§ Stated problem A:
Answer these questions using the Seattle post, one answer per line, marked (i), (ii) and (iii).
(i) At which zoo did the writer drop a pacifier into the water?
(ii) What museum did the family come upon while exploring the Seattle Center?
(iii) Whose picture did the writer make the desktop background on the Mac?
§ Stated problem B: Rewrite the part of the Seattle post starting at "While we were" and ending at "It was traumatic.", replacing "pacifier" with "teddy bear".
§ Stated problem C: Translate this sentence from the Seattle post into Spanish: "I’ve always loved the sea lions, even though they scare me."

§ Provided passage:
————————
Mermaid rescue mission at the Seattle Aquarium

While we were at the Seattle Aquarium, I fantasized about working for Sea World, perhaps doing their advertising or event planning. On my weekends off, I’d saddle up a sea lion or whale and ride until my wetsuit began to chafe. I’ve always loved the sea lions, even though they scare me. When I was little, I leaned too far over the sea lion exhibit at the Louisville zoo. I dropped my pacifier into the water. It was traumatic.

The next thing we did while in Seattle will go down in history as the nerdiest thing I’ve ever done. My family and I were exploring the Seattle Center when we stumbled upon the Science Fiction Hall of Fame museum. My dad loves science fiction. When I was younger, he’d tell me and my sister bedtime stories about black holes, giant space worms and other imaginative alien creatures. It’s a wonder I’m not more screwed up than I already am. My sister and I grew up watching Star Trek episodes with him, so we both have a solid understanding of spaceship protocol and a deeply rooted appreciation for the Syfy channel. That being said, we were all fairly interested in buying tickets to the museum but couldn’t decide if it was worth the steep entrance fee.

A dream come true.

Our deliberation came to an abrupt halt when we saw a certain advertisement hanging outside the museum: they had a Battlestar Galactica exhibit. I almost peed my yoga pants when I saw the face of Captain Apollo smiling down at me. He’s my newest crush. If I was still in school, I’d most certainly make a Captain Apollo collage for my binder and/or locker. Since I’m supposed to be an adult now, I settled for making him the desktop background on my Mac.

Nerd Alert! Me with a Battlestar Galactica Viper

Anyways, the exhibit was awesome. I won’t go into great detail as I’m sure only a small portion of the population shares my Battlestar Galactica obsession. But I will say that I now have several photos with the actual spaceships used in filming the series. Jealous? I didn’t think so, but oh well.
————————
§ Source material:

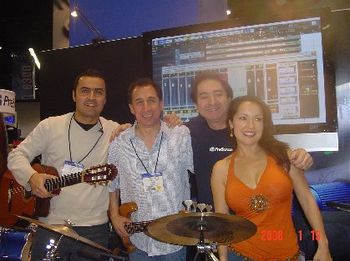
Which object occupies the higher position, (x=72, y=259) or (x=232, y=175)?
(x=232, y=175)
————————
§ Written reply A:
(i) The Louisville zoo
(ii) The Science Fiction Hall of Fame museum
(iii) Captain Apollo

§ Written reply B:
While we were at the Seattle Aquarium, I fantasized about working for Sea World, perhaps doing their advertising or event planning. On my weekends off, I’d saddle up a sea lion or whale and ride until my wetsuit began to chafe. I’ve always loved the sea lions, even though they scare me. When I was little, I leaned too far over the sea lion exhibit at the Louisville zoo. I dropped my teddy bear into the water. It was traumatic.

§ Written reply C: Siempre me han encantado los leones marinos, aunque me dan miedo.